The debt ceiling deadline is quickly approaching as Democrats and Republicans play the blame game. Meanwhile, Treasury has been using its savings to pay for all of the things the country has already agreed to pay, in a process called ‘extraordinary measures’. Those include items like Social Security payments and Medicare reimbursements.
But that money is going to run out. The Treasury Department estimates it will happen sometime in October.
Congress knows this day is coming. Tuesday, the House passed a bill to suspend the debt ceiling again. However, it doesn’t look like that resolution will pass in the Senate.
Senate Minority Leader Mitch McConnell (R-KY) said his caucus isn’t going to vote for raising the debt ceiling. McConnell said if Democrats want to deal with it, they can put it in that $3.5 trillion spending bill.

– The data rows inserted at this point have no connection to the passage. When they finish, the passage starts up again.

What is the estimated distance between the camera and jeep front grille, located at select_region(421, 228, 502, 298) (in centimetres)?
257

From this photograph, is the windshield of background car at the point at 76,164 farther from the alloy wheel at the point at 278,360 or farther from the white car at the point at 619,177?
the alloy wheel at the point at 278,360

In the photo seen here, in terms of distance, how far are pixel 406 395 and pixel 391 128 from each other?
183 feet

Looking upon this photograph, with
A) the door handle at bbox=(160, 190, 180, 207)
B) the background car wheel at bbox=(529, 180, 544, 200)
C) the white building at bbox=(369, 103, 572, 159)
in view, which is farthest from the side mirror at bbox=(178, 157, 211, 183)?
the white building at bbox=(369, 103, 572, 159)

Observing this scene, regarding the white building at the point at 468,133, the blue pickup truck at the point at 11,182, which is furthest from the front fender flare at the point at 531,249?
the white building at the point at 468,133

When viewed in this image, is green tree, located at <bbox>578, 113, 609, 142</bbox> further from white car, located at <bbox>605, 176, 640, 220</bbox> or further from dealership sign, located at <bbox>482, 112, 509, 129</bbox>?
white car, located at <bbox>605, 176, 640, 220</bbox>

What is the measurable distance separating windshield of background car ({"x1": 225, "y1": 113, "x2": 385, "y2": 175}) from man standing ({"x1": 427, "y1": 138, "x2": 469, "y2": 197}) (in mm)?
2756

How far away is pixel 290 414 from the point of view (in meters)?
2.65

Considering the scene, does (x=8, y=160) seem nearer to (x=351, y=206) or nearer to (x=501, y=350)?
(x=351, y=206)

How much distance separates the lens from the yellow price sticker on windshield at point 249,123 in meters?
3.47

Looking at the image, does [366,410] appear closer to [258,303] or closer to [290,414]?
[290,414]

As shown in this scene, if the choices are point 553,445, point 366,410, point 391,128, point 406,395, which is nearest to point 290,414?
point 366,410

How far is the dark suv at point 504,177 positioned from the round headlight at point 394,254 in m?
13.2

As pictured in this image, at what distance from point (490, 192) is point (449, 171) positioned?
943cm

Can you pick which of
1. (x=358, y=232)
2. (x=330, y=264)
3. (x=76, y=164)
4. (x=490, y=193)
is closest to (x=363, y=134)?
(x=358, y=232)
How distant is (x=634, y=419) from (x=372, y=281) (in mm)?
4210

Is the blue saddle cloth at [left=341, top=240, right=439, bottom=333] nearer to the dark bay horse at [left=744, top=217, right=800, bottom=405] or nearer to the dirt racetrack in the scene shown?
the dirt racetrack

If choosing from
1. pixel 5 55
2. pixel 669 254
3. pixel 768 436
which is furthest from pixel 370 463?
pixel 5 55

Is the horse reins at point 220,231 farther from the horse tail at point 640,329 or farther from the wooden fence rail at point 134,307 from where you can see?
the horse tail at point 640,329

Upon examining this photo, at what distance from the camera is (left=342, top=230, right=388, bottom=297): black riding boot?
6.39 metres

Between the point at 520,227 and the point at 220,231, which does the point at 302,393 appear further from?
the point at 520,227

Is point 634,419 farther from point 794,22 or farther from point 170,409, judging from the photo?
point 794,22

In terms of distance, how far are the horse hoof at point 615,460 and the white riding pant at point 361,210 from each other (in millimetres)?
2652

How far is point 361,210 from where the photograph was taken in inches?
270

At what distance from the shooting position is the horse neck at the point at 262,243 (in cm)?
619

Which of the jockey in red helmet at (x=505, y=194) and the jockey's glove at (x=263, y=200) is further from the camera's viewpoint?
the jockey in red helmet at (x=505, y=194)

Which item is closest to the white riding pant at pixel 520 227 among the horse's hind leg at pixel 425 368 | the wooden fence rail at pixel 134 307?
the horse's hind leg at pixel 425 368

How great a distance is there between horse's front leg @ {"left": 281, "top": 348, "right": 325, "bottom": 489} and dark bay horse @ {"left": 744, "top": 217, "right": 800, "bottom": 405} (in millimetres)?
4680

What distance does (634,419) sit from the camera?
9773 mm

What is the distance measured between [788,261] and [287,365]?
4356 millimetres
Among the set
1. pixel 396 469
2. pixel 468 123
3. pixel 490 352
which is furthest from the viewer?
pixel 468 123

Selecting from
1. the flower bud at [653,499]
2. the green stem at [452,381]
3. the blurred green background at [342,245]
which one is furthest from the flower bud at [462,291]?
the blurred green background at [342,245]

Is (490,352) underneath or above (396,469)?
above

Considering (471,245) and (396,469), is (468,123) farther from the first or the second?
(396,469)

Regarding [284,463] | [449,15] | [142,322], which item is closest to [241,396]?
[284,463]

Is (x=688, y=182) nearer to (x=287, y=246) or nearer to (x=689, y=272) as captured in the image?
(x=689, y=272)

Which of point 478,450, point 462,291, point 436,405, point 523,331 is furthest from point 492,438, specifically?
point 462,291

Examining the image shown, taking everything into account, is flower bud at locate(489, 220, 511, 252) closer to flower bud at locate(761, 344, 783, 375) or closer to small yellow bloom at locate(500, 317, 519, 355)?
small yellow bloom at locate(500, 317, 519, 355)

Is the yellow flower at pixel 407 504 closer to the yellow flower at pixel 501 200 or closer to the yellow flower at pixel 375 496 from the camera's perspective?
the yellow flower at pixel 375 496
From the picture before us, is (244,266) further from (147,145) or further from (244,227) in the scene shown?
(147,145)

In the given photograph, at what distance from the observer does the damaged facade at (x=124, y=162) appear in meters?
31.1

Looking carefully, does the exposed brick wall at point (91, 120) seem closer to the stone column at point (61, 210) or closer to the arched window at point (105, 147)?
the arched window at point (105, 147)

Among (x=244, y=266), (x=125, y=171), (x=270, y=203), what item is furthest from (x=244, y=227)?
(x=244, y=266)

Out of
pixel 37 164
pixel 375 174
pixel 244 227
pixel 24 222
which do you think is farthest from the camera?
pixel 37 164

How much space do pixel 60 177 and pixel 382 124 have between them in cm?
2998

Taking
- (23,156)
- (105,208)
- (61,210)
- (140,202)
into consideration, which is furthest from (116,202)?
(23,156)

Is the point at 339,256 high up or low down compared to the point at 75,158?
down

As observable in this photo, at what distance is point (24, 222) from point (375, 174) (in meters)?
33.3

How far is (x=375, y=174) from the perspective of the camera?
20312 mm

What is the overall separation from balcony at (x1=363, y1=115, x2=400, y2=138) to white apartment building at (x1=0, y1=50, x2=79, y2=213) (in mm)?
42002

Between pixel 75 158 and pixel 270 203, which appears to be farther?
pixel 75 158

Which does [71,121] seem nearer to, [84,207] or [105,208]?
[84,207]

Democrats say the debt limit debacle isn’t their doing. Senate Majority Leader Chuck Schumer (D-NY) said Republicans are doing a “dine and dash of historic proportions.” Schumer told reporters both sides have a responsibility to pay America’s debt.
SAN Business Correspondent Simone Del Rosario said this isn’t just a Washington, D.C. problem. Ripple effects from a federal debt default could impact Americans in all walks of life.
New polling from Morning Consult shows twice as many people will blame Democrats if the United States defaults on its debt. However, 42 percent said both parties are to blame.
That polling indicates that McConnell’s gamble might pay off when voters head to the polls.
There are a few other options to pursue, including an unorthodox plan involving the Treasury Department minting new platinum coins.
As interesting as the platinum coin solution might seem, experts have raised some questions on that plan’s legality.
“Officials of both the U.S. Treasury and the Federal Reserve System therefore would have to approve the strategy,” the Congressional Research Service wrote in a 2017 report. “Both the U.S. Treasury and the Federal Reserve, however, rejected such options in 2013,” the report continued.
“Neither the Treasury Department nor the Federal Reserve believes that the law can or should be used to facilitate the production of platinum coins for the purpose of avoiding an increase in the debt limit,” a Treasury spokesman said. “The U.S. Treasury again rejected such stratagems in 2015.”